Of course, this can be done both ways. The output of rand can be used to seed OpenSSL RAND. Or attempted, anyway.
char buffer[256]="";
char randombytes[256];
time_t t = time(NULL);
int n;
srand((unsigned int)t);
sprintf(buffer, "%.0f", (((double)(rand()%RAND_MAX)/RAND_MAX)*
(sizeof(randombytes)-128-1)));
n = (atoi(buffer)+1)%(sizeof(randombytes)-128-1);
RAND_seed(randombytes, 128);
Yes, you are reading that correctly. Seed rand with the current time, then print a random number into a buffer. Convert the buffer back into a number. Discard the number. Seed RAND with a different, uninitialized array. I don’t use this program. Maybe you do.
The deficiencies of rand have been known for some time, leading some software to work around them.
/* First generate RAND_HEAD_LEN-2 random bytes. We encrypt the
* output of rand() to get less predictability, since rand() is
* often poorly implemented.
One can also try varying the output a bit.
return (rand() * rand() + (rand() >> (sizeof(int) * 4)) + (cnt++)) & INT_MAX;
Apart from the fact that signed integer overflow is undefined behavior, that’s a great way to turn a uniform random number generator into a biased random number generator.
I ran out of funny trying to describe what’s happening here.
hptr->id = htons(ntohs(hptr->id) + k + lrand48() & 0xffff);
Another amusing code snippet observed.
#define arc4random() random()
At least this way the code looks like it’s using unpredictable numbers.

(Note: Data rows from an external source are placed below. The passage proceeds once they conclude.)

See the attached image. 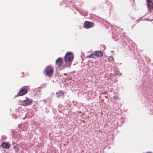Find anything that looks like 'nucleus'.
<instances>
[{
    "mask_svg": "<svg viewBox=\"0 0 153 153\" xmlns=\"http://www.w3.org/2000/svg\"><path fill=\"white\" fill-rule=\"evenodd\" d=\"M62 62V59L61 58H58L56 61V63L58 65H60Z\"/></svg>",
    "mask_w": 153,
    "mask_h": 153,
    "instance_id": "nucleus-9",
    "label": "nucleus"
},
{
    "mask_svg": "<svg viewBox=\"0 0 153 153\" xmlns=\"http://www.w3.org/2000/svg\"><path fill=\"white\" fill-rule=\"evenodd\" d=\"M1 146L3 148L7 149H9L10 146V144L6 142L2 143Z\"/></svg>",
    "mask_w": 153,
    "mask_h": 153,
    "instance_id": "nucleus-6",
    "label": "nucleus"
},
{
    "mask_svg": "<svg viewBox=\"0 0 153 153\" xmlns=\"http://www.w3.org/2000/svg\"><path fill=\"white\" fill-rule=\"evenodd\" d=\"M148 3V6L150 8L153 7V0H147Z\"/></svg>",
    "mask_w": 153,
    "mask_h": 153,
    "instance_id": "nucleus-8",
    "label": "nucleus"
},
{
    "mask_svg": "<svg viewBox=\"0 0 153 153\" xmlns=\"http://www.w3.org/2000/svg\"><path fill=\"white\" fill-rule=\"evenodd\" d=\"M74 58V56L72 53L70 52L67 53L65 57V61L71 62L72 61Z\"/></svg>",
    "mask_w": 153,
    "mask_h": 153,
    "instance_id": "nucleus-1",
    "label": "nucleus"
},
{
    "mask_svg": "<svg viewBox=\"0 0 153 153\" xmlns=\"http://www.w3.org/2000/svg\"><path fill=\"white\" fill-rule=\"evenodd\" d=\"M27 93V87L26 86L24 87L19 92L20 96H22L26 94Z\"/></svg>",
    "mask_w": 153,
    "mask_h": 153,
    "instance_id": "nucleus-4",
    "label": "nucleus"
},
{
    "mask_svg": "<svg viewBox=\"0 0 153 153\" xmlns=\"http://www.w3.org/2000/svg\"><path fill=\"white\" fill-rule=\"evenodd\" d=\"M45 71L47 75L48 76H50L52 74L53 72V70L51 67H48L46 68Z\"/></svg>",
    "mask_w": 153,
    "mask_h": 153,
    "instance_id": "nucleus-3",
    "label": "nucleus"
},
{
    "mask_svg": "<svg viewBox=\"0 0 153 153\" xmlns=\"http://www.w3.org/2000/svg\"><path fill=\"white\" fill-rule=\"evenodd\" d=\"M63 94L64 93L62 91H58L56 93V95L58 97L60 96H62Z\"/></svg>",
    "mask_w": 153,
    "mask_h": 153,
    "instance_id": "nucleus-10",
    "label": "nucleus"
},
{
    "mask_svg": "<svg viewBox=\"0 0 153 153\" xmlns=\"http://www.w3.org/2000/svg\"><path fill=\"white\" fill-rule=\"evenodd\" d=\"M94 26V24L90 22H85L84 24V27L86 28L91 27Z\"/></svg>",
    "mask_w": 153,
    "mask_h": 153,
    "instance_id": "nucleus-2",
    "label": "nucleus"
},
{
    "mask_svg": "<svg viewBox=\"0 0 153 153\" xmlns=\"http://www.w3.org/2000/svg\"><path fill=\"white\" fill-rule=\"evenodd\" d=\"M94 52L96 56L98 57H102L103 55L102 52L101 51H96Z\"/></svg>",
    "mask_w": 153,
    "mask_h": 153,
    "instance_id": "nucleus-7",
    "label": "nucleus"
},
{
    "mask_svg": "<svg viewBox=\"0 0 153 153\" xmlns=\"http://www.w3.org/2000/svg\"><path fill=\"white\" fill-rule=\"evenodd\" d=\"M14 149L16 152H18L19 150V148L17 146H14Z\"/></svg>",
    "mask_w": 153,
    "mask_h": 153,
    "instance_id": "nucleus-12",
    "label": "nucleus"
},
{
    "mask_svg": "<svg viewBox=\"0 0 153 153\" xmlns=\"http://www.w3.org/2000/svg\"><path fill=\"white\" fill-rule=\"evenodd\" d=\"M96 55L95 53V52L94 53H92L89 56H88L87 57H89L90 58H96Z\"/></svg>",
    "mask_w": 153,
    "mask_h": 153,
    "instance_id": "nucleus-11",
    "label": "nucleus"
},
{
    "mask_svg": "<svg viewBox=\"0 0 153 153\" xmlns=\"http://www.w3.org/2000/svg\"><path fill=\"white\" fill-rule=\"evenodd\" d=\"M32 102V100L26 98V100H23V105H24L26 106L30 105Z\"/></svg>",
    "mask_w": 153,
    "mask_h": 153,
    "instance_id": "nucleus-5",
    "label": "nucleus"
}]
</instances>
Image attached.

Another form of deception is to leave misleading comments.
/* true_random -- generate a crypto-quality random number. */
static int true_random(void)
{
/* crap. this isn't crypto quality, but it will be Good Enough */
srand((unsigned int)(((time_now >> 32) ^ time_now) & 0xffffffff));
return rand() & 0x0FFFF;
}
Much better without the comments.
static unsigned long
generate_hash_secret_salt(void)
{
unsigned int seed = time(NULL) % UINT_MAX;
srand(seed);
return rand();
}
appendix
Some random gold from Daily WTF.
Now, of course, maybe all these examples are quite safe in context and I’m over reacting because nobody in real life would ever use rand to generate disk encryption keys.
TIFU by using Math.random has some interesting details about how just how bad random can be.
I guess it’s good news that malware authors repeatedly make the same mistakes?
Voting machines make it easy to guess the seed time by printing it out for you.
It was noted in 2012 that libexpat random is weak. And then nothing happened for three years. Then came a 2015 redhat bug. Now in 2016 it’s not one but two more CVEs. One could use arc4random like OpenBSD, but then your secret hashes would be unpredictable.
7z uses the tried and true time and pid technique.
Nobody will ever guess your 32-bit time seeded bitcoin wallet.